When bitcoin started gaining momentum, the banking sector was looking upon the digital currency with contempt and decided that it will probably fade away soon. The outlook towards bitcoin made banks ignore the technology until bitcoin exceeded their expectations. However, once bitcoin and blockchain technology started offering alternative banking and financial services to the unbanked and underbanked people across the world at lesser cost and time, the banks started perceiving threat to their very existence.
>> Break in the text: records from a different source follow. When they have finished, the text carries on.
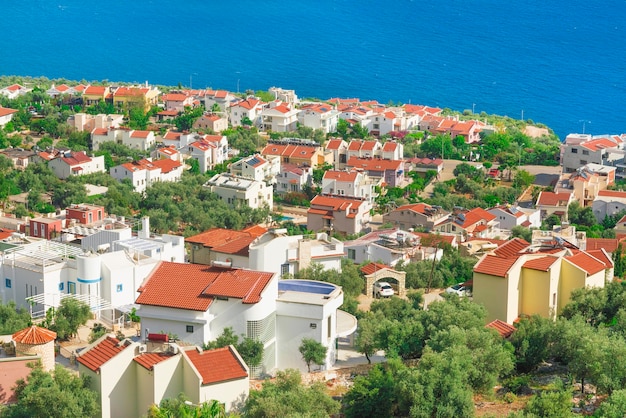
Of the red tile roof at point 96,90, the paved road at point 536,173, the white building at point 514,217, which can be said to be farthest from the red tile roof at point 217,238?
the red tile roof at point 96,90

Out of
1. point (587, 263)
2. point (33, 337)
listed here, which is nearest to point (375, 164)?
point (587, 263)

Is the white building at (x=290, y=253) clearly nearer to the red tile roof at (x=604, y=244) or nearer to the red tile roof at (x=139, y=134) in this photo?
the red tile roof at (x=604, y=244)

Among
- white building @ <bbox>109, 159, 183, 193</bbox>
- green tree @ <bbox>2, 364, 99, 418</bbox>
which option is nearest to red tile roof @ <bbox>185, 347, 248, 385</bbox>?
green tree @ <bbox>2, 364, 99, 418</bbox>

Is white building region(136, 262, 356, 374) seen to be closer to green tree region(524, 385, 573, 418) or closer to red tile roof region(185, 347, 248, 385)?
red tile roof region(185, 347, 248, 385)

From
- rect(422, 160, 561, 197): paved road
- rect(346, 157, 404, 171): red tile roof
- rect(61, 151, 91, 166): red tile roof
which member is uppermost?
rect(61, 151, 91, 166): red tile roof

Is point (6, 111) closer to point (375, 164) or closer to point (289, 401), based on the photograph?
point (375, 164)

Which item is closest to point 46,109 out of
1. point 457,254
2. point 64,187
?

Since then banks have invested heavily into the blockchain technology, trying to replicate the process followed by bitcoin to handle fiat currency. Most of the leading international banks have their in-house research team exploring ways to integrate blockchain technology into their everyday operations. There is also a consortium of over 42 banks is association with R3 to develop a blockchain network connecting all the partner banks. They intend to replace the existing SWIFT network to transfer funds over the blockchain instead at a fraction of time and cost.
At the same time, the banking sector is lobbying against bitcoin and other cryptocurrencies at the government and regulatory authority levels. They are also working on ways to deviate interest from bitcoin as a digital currency to blockchain as technology which has far greater impact than the former. However, they seem to have forgotten that the blockchain exists only because of bitcoin or some other crypto-token.
While the banking sector is planning to have a blockchain sans the reward mechanism, it is still not clear how the entire set up will work and who will be contributing the processing power to maintain and verify the transactions over the network. Also, what will those contributing the processing power for the upkeep of banking blockchain network get for the resources they share is something to be looked into.